# Stackmat to CCT problems!



## Kickflip1993 (May 22, 2010)

Hi everybody.

I´ve looked around every possible CCT site, but i haven´t found this info:

do i need to plug it in, where the microphone has to go, or where my speakers have to go?

Thanks
-david


----------



## ben1996123 (May 22, 2010)

Microphone


----------



## Kickflip1993 (May 22, 2010)

thanks, but when i plug it in nothing happens...

sorry if i sound nooby


----------



## ben1996123 (May 22, 2010)

File -> configurations -> stackmat settings

change the mixer and see which one works, have the keyboard timer disabled.

once you find the right mixer, it may start adding loads of random times untick the boxes.


----------



## Kickflip1993 (May 22, 2010)

it doesn´t matter which mixer i choose, it never shows any numbers other than 0:00


----------



## Olivér Perge (May 22, 2010)

Go to audio settings and set the mic to the left or the right fully. If that doesn't help either, get in contact with Jeremy Fleishcmann, he is awesome! I mean, he can help for sure!


----------



## That70sShowDude (May 22, 2010)

I just kept playing around with the stackmat settings until I got it to work. Also, when you eventually get it to work, it might not work when you go on the following time. For this, I just go into 'stackmat settings' and pick the 5th choice on that little drop down arrow. Hit apply, then go back to my original #4 choice on the list. Hit apply to that and it will work again.

I just searched how to do it on youtube or something. The video I had was pretty helpful.


----------



## CubesOfTheWorld (May 22, 2010)

Microphone.


----------



## Kickflip1993 (May 23, 2010)

CCT notices when i turn the timer on or off, but i does nothing when I start and stop the timer..

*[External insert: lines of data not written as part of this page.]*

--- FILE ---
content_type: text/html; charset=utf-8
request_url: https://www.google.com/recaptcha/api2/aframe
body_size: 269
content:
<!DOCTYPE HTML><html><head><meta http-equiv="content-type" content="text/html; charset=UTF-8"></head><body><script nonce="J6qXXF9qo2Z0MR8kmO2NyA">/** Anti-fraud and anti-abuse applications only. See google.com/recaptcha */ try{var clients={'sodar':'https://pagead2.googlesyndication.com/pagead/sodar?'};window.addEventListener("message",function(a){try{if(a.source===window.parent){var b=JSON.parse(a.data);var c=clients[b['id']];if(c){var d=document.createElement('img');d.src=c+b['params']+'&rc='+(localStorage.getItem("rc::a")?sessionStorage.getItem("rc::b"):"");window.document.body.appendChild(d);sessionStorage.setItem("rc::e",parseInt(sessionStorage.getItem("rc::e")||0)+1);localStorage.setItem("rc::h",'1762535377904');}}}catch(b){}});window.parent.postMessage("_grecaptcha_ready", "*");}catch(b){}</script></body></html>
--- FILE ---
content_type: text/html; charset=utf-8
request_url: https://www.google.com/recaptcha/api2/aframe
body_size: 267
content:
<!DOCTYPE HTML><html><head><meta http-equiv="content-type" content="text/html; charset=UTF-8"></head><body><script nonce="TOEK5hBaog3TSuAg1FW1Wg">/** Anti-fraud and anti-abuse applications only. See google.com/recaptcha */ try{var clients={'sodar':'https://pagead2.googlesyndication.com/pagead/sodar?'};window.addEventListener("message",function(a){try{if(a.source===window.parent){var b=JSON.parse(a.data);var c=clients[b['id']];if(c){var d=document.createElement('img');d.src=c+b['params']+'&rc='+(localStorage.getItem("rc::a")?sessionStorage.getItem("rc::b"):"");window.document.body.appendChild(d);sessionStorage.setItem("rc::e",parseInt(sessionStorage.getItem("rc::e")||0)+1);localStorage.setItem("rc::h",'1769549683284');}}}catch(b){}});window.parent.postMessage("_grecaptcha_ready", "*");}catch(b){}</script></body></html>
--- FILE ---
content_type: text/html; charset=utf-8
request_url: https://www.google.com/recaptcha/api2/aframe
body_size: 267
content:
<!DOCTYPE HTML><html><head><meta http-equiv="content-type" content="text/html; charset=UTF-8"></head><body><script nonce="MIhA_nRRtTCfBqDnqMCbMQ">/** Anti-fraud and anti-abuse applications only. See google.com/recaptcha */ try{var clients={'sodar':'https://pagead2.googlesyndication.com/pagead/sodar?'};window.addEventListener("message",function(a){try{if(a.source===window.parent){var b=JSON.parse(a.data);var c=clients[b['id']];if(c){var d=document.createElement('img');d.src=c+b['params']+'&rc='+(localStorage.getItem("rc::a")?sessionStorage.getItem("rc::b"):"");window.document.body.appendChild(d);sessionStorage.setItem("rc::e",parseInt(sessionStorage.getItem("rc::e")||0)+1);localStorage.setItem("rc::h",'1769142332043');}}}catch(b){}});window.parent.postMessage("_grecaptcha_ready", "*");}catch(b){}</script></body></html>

And when i have the microphone settings on the left it makes wierd noises, but when its on the right it does nothing.

what could that be?
thanks


----------



## Slash (May 23, 2010)

Kickflip1993 said:


> CCT notices when i turn the timer on or off, but i does nothing when I start and stop the timer..
> 
> And when i have the microphone settings on the left it makes wierd noises, but when its on the right it does nothing.
> 
> ...



You gotta set the microphone plugin to "mute", then go to stackmat settings and tick all the "If your timer displays any of these..." boxes (15 minutes, 165 seconds, 165 hundredths), mine works like this.


----------